Klasifikasi Pangan Fungsional

Klasifikasi Pangan Fungsional

Klasifikasi penggolongan pangan fungsional menurut Juvan et al. 2005 adalah sebagai berikut.

  1. Berdasarkan golongan dari pangan tersebut (produk susu dan turunannya, minuman, produk sereal, produk kembang gula, minyak, dan lemak)
  2. Berdasarkan penyakit yang akan dihindari atau dicegah (diabetes, osteoporosis, kanker kolon)
  3. Berdasarkan efek fisiologis (imunologi, ketercernaan, aktivitas anti-tumor)
  4. Berdasarkan kategori komponen bioaktif (mineral, antioksidan, lipid, probiotik)
  5. Berdasarkan sifat organoleptik dan fisikokimia (warna, kelarutan,tekstur)
  6. Berdasarkan proses produksi yang digunakan (kromatografi, enkapsulasi, pembekuan).
  7. Kedelai.

      Tanaman kedelai telah diusahakan di Indonesia sejak tahun 1970. Sebagai bahan makanan kedelai banyak mengandung protein, lemak dan vitamin, sehingga tidak mengherankan bila kedelai mendapat julukan : gold from the soil/ emas yang muncul dari tanah (Ditjen Pertanian Tanaman Pangan, 1991). Berdasar warna kulitnya, kedelai dapat dibedakan atas kedelai putih, kedelai hitam, kedelai coklat dan kedelai hijau. Kedelai yang ditanam di Indonesia adalah kedelai kuning atau putih, hitam dan hijau. Perbedaan warna tersebut akan berpengaruh dalam penggunaan kedelai sebagai bahan pangan, misalnya untuk kecap digunakan kedelai hitam, putih atau kuning sedangkan susu kedelai dibuat dari kedelai kuning atau putih (Suliantari dan Winniati, 1990).
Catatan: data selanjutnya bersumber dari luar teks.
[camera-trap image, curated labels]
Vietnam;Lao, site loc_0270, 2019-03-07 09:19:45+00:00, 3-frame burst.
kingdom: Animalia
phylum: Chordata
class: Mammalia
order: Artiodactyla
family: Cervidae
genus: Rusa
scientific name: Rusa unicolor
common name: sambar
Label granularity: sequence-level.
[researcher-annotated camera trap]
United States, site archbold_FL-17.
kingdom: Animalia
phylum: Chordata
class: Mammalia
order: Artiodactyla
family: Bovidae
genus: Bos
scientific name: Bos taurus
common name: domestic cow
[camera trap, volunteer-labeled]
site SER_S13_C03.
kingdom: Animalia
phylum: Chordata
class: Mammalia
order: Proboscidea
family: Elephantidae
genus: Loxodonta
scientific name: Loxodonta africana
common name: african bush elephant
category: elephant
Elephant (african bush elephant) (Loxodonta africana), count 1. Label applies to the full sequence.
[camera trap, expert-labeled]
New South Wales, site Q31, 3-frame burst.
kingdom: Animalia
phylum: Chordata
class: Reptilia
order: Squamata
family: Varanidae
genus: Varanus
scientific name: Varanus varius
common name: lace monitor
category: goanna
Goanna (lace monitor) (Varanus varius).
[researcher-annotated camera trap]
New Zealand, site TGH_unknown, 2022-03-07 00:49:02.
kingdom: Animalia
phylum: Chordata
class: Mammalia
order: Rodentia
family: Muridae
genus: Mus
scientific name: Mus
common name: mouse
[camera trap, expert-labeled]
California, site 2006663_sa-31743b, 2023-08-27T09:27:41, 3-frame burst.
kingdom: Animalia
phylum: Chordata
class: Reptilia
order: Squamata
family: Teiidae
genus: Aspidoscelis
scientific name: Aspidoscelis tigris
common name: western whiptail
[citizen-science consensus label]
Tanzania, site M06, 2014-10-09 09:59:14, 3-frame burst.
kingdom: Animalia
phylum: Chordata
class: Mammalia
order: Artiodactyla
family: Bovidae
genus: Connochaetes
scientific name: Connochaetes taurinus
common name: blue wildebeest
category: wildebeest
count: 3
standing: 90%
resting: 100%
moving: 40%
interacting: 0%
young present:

Kacang kacangan merupakan sumber protein dan lemak nabati penting. Selain itu dikenal sebagai bahan pangan yang kaya akan zat gizi, telah diketahui bahwa kacang-kacangan (kedelai, kecipir dan lain-lain) juga mengandung komponen yang dapat merugikan kesehatan. Komponen tersebut dikenal dengan istilah zat anti gizi antara lain adalah tripsin inhibitor, hemaglutinin, asam fitat dan lainnya. (Marliyati, 1992)

Kedelai termasuk salah satu sumber protein yang harganya relatif murah jika dibandingkan dengan sumber protein hewani. Dari segi gizi kedelai utuh mengandung protein 35 – 38 % bahkan dalam varietas unggul kandungan protein dapat mencapai 40 – 44 % (Koswara, 1995). Komposisi zat gizi kedelai kering dan basah berbeda, untuk lebih jelasnya dapat dilihat pada Tabel 1.

Tabel 1. Komposisi Zat Gizi Kedelai dalam 100 Gram

Zat Gizi Kedelai Basah Kedelai Kering
Energi (kkal) 286,0 331,0
Protein (g) 30,2 34,9
Lemak (g) 15,6 18,9
Karbohidrat (g) 30,1 34,8
Kalium (g) 196,0 227,0
Fosfor (g) 506,0 585,0
Besi (mg) 6,9 8,0
Vit. A (SI) 95,0 110,0
Vit. B (mg) 0,93 1,07
Air (g) 20,0 7,5

      Bila dilihat dari komposisi kacang kacangan secara umum, maka sekitar 25% dari kalori (energi) yang terdapat dalam kacang-kacangan adalah protein. Kacang-kacangan biasanya kekurangan metionin, yaitu salah satu asam amino esensial yang diperlukan untuk membuat suatu protein lengkap (Winarno, 1993). Nilai protein kedelai jika difermentasi dan dimasak akan memiliki mutu yang lebih baik dari jenis kacang-kacangan lain. Disamping itu, protein kedelai merupakan satu-satunya leguminosa yang mengandung semua asam amino esensial (yang jumlahnya 8 buah atau 10 buah bila dimasukkan sistein dan tirosin) yang sangat diperlukan oleh tubuh.